__TASK STATEMENT__. Swap every "tall fir tree" in the data below for "spruce tree", and reproduce everything else without any change.
* Start DATA EXTRACT *
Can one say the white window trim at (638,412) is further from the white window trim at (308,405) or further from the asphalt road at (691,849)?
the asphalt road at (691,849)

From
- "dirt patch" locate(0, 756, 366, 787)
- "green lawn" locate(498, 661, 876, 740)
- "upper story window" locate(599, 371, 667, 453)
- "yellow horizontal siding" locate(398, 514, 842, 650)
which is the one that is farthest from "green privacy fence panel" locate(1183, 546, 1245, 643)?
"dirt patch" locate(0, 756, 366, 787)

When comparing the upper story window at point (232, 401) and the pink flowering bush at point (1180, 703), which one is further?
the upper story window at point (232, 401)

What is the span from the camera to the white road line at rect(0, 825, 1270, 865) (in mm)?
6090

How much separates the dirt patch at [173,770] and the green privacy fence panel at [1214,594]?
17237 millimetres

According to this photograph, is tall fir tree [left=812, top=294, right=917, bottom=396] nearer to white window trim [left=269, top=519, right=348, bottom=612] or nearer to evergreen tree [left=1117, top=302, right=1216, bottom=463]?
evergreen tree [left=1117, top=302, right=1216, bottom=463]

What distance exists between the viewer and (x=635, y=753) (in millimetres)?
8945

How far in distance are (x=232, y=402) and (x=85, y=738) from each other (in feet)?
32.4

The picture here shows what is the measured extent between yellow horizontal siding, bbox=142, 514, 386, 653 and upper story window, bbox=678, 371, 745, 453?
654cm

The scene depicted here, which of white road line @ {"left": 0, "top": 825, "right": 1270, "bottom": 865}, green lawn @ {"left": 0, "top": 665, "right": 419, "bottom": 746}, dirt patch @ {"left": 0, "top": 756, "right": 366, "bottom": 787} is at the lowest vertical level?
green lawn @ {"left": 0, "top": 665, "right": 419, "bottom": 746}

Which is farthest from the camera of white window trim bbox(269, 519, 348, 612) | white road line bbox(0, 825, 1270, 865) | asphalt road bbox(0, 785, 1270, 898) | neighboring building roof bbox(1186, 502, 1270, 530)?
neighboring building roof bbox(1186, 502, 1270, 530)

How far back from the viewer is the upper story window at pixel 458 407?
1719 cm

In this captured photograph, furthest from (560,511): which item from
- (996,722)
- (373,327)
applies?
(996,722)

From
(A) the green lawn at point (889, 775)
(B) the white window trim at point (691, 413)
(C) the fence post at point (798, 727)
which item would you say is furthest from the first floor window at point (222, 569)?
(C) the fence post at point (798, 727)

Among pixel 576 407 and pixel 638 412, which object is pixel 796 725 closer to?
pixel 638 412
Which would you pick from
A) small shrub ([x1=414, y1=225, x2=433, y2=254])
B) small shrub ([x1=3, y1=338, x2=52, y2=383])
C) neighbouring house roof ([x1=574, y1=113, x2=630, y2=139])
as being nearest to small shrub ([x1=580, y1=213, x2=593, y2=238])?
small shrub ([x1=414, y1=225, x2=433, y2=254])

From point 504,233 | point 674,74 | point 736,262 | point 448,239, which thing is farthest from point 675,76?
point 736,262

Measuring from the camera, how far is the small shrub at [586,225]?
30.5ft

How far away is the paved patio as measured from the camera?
* End DATA EXTRACT *
__RESULT BELOW__.
Can one say the white window trim at (638,412) is further from the white window trim at (308,405) or further from the asphalt road at (691,849)?
the asphalt road at (691,849)

From
- "dirt patch" locate(0, 756, 366, 787)
- "green lawn" locate(498, 661, 876, 740)
- "upper story window" locate(599, 371, 667, 453)
- "yellow horizontal siding" locate(398, 514, 842, 650)
which is the one that is farthest from "green privacy fence panel" locate(1183, 546, 1245, 643)?
"dirt patch" locate(0, 756, 366, 787)

When comparing the upper story window at point (232, 401) and the pink flowering bush at point (1180, 703), which one is further?
the upper story window at point (232, 401)

What is the span from the camera to the white road line at rect(0, 825, 1270, 865) (in mm)?
6090

How much separates the dirt patch at [173,770] and the green privacy fence panel at [1214,594]?
17237 millimetres

According to this photograph, is spruce tree [left=812, top=294, right=917, bottom=396] nearer to white window trim [left=269, top=519, right=348, bottom=612] or nearer to evergreen tree [left=1117, top=302, right=1216, bottom=463]?
evergreen tree [left=1117, top=302, right=1216, bottom=463]

What distance exists between the viewer and (x=635, y=753) (in millimetres)?
8945

How far in distance are (x=232, y=402) and (x=85, y=738) from each other (in feet)?
32.4

The picture here shows what is the measured extent between yellow horizontal siding, bbox=142, 514, 386, 653 and upper story window, bbox=678, 371, 745, 453?
654cm

The scene depicted here, which of white road line @ {"left": 0, "top": 825, "right": 1270, "bottom": 865}, green lawn @ {"left": 0, "top": 665, "right": 419, "bottom": 746}, dirt patch @ {"left": 0, "top": 756, "right": 366, "bottom": 787} is at the lowest vertical level?
green lawn @ {"left": 0, "top": 665, "right": 419, "bottom": 746}

Which is farthest from the camera of white window trim bbox(269, 519, 348, 612) | white road line bbox(0, 825, 1270, 865) | asphalt road bbox(0, 785, 1270, 898) | neighboring building roof bbox(1186, 502, 1270, 530)?
neighboring building roof bbox(1186, 502, 1270, 530)

How far back from the viewer is the upper story window at pixel 458 407?
1719 cm

In this captured photograph, furthest from (560,511): which item from
- (996,722)
- (373,327)
applies?
(996,722)

From
(A) the green lawn at point (889, 775)
(B) the white window trim at point (691, 413)
(C) the fence post at point (798, 727)
which item would you say is furthest from the first floor window at point (222, 569)?
(C) the fence post at point (798, 727)

Among pixel 576 407 and pixel 638 412, which object is pixel 796 725 closer to?
pixel 638 412
Which would you pick from
A) small shrub ([x1=414, y1=225, x2=433, y2=254])
B) small shrub ([x1=3, y1=338, x2=52, y2=383])
C) neighbouring house roof ([x1=574, y1=113, x2=630, y2=139])
as being nearest to small shrub ([x1=580, y1=213, x2=593, y2=238])?
small shrub ([x1=414, y1=225, x2=433, y2=254])

From point 504,233 | point 674,74 | point 736,262 | point 448,239, which thing is farthest from point 675,76?
point 736,262

Measuring from the camera, how far is the small shrub at [586,225]?
30.5ft

How far away is the paved patio as measured from the camera?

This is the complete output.